Raven stopped kicking the wall. Behind a silver swath of duct tape, she said something that might have been my name.

“We’ve got you,” I promised at a whisper, eyes filling with tears of relief as I stooped to begin seeing to the witches’ bondage. Their wrists were all cinched tight with two layers of zip-ties. Joanna’s fingers were a deep purple at their tips. “Roy—do you have a knife?”

“Do I have a knife?” he snorted, as if the question were absurd. He plucked one from his jacket pocket, flicked it open, and

The wall outside the boiler room exploded in a cloud of plaster. An inhuman howl went up from inside the new hole a skinwalker had made in it, followed by a wet gurgle.

My jaw hung slack. Roy shrugged and said, “One down, too goddamn many to go.”

“I’m so sorry,” I said to my friends as I tore the duct tape from their mouths. In the meantime, Roy set about freeing their hands, though he eyed them warily each time he did so.

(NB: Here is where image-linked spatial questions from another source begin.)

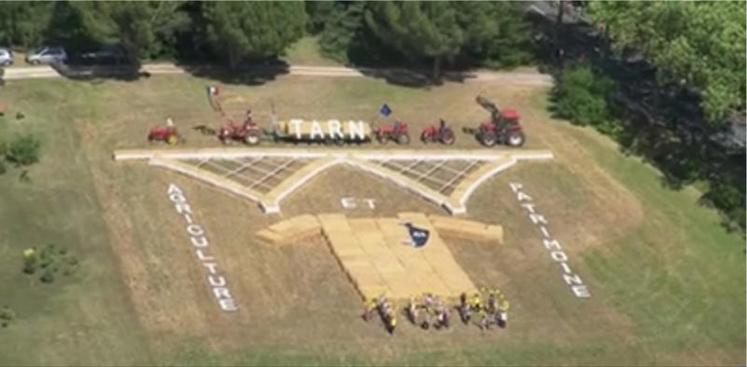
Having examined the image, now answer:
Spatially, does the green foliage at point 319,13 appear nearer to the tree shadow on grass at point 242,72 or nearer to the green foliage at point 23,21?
the tree shadow on grass at point 242,72

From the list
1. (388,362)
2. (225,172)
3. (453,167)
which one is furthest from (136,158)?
(388,362)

Raven winced when the tape pulled, then wiggled her nose. “Shit, it could be worse. I needed an upper lip wax, anyway.”

Another crash, this one more distant, blew debris down the hall. An animal snarl rippled in reply. Roy abandoned Joana’s hands to peek out past the door frame.

“They’re takin’ the fight out into the hall,” he said grimly. “The skinwalkers are on the retreat.”

“Good,” Raven hissed, spitting on the ground for emphasis. “Bastards.”

“We gotta hurry,” Roy continued. “C’mon, let’s

A hot lance of pain tore through my shoulder, and for a moment, I thought I’d been shot. I screamed, clutching at an invisible wound somewhere deep in my bones. My vision blurred as a second wave of agony rolled up my spine, and I doubled on myself, one arm hanging uselessly at my side.

“Liv!” Roy bellowed, trying to turn me toward him, but moving even an inch hurt. “Liv, what’s wrong?”

My lower lip split, blood gushing down my chin from it and my nostrils. I was so small in Roy’s massive hands, and I thought maybe I was safe too, but that illusion was quickly dispelled as my knees and elbows cracked like I’d just slammed face-first into the floor.

“I don’t know!” I whimpered, pulse hammering, tears streaming down my face in cold trails. “What’s happening to me?!”

Fingers curled around the door frame from the opposite side. Roy pulled his gun, aiming it at the bloodied face which appeared next.

Kevin. He was dragging himself along the floor, leaving a thick trail of blood behind him. One of his arms was clearly broken, tucked against his body on the same side as my own injured arm dangled.

Joana began kicking at the wall now, and she didn’t stop until I braved my own pain enough to free her from the duct tape across her mouth. As soon as I did, she shouted, “Warin! No! You can’t hurt him! Kevin’s still part of the coven!”

And that was when I knew. When I understood why I felt like I was dying.

It was because Kevin was dying. And Joana’s curse still linked me to the coven.